A stilted Ryle de Mornay should have spent a lot more time with a dialogue coach. His delivery is flat and unconvincing as this series' obligatory teacher who is having the affair with a student. It's dangerous to cast "sexy teacher" on looks alone.

The acting of a clearly too-old-for-high-school Arno Greeff in the role of bisexual Chris also needs a lot of refinement - one of many one-dimensional characters who are introduced but of whom the backstory, motivations and side-arcs are simply largely left unexplored.


What looks best in Blood & Water is a visually idealised Cape Town achieved through well-done camera drone work and scene-setting editing.

The lighting overall gets high marks with attention to detail and the camera angles that will be used - ranging from difficult to lit club bathroom scenes, to light-falling-through-the-window half-profile illumination.

Script-wise the 6 episodes feel rushed with a lot of character motivation never explained. What seems like it might become new plot points are started but not further developed.

Several unrealistic scenes throughout the 6 episodes, as well as set design mistakes will, again, probably not bother the younger crowd but they do detract from Blood & Water's authenticity.

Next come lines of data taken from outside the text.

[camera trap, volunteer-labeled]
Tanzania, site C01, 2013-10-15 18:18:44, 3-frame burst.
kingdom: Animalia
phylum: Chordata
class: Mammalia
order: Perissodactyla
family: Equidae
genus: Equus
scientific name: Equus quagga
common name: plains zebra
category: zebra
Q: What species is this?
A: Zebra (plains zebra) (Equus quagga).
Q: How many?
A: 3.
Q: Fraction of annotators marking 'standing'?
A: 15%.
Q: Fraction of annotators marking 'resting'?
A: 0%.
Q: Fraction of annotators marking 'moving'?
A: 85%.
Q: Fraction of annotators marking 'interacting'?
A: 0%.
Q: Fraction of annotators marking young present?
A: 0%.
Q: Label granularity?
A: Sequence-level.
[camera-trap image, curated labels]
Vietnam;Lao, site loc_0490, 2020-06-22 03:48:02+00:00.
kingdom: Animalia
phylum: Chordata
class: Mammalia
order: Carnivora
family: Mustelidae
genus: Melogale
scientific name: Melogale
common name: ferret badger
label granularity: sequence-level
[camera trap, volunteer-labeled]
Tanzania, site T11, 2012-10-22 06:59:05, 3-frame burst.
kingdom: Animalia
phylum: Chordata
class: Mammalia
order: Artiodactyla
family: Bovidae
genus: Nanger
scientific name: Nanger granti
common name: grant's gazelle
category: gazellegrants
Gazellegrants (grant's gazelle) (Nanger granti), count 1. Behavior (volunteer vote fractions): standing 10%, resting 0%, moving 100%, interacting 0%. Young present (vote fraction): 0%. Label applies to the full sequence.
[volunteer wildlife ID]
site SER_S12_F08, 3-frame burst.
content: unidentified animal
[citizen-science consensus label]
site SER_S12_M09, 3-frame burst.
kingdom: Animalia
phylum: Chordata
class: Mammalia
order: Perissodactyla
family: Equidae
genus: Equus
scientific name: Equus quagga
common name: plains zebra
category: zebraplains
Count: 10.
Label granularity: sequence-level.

Besides the poor teachers' cars, private schools like the fictional Parkhurst College actually have rows of SUVs parked outside. South Africa doesn't do American-styled school-staircase media briefings, and not even private schools have flanked banner flags outside the front door.

At no school newspaper or magazine will the kids ever be able to publish anything without strict prior teacher editorial oversight first but it happens in Blood & Water because it's needed to advance the plot and character conflict.

One hopes that after Ted Sarandos, Netflix's chief content officer, and new-hire Dorothy Ghettuba, who leads African originals at Netflix, toured South Africa as the streamer's latest outpost earlier this year in which they want to produce more original content, that they will be mindful in focusing on commissioning projects that make South Africa and Africa shine in unique stand-out series instead of programming that's more additive in nature.

Netflix Originals for Africa should be "Original" - new stories, on a canvass with Netflix budgets resembling what's given to other regions.

It should be projects that showcase Africa, projects that expand and go further than content that had already been done; projects that tell a story in budget and scope that existing pay-TV in South Africa and Africa can't or won't.

Blood & Water is fine but there already exists enough of this type of story. Netflix that has more than adequate lung-capacity can and should go jump in, and dive deeper, into a bigger story pool.


- The review is based on Blood & Water's first season of 6 episodes.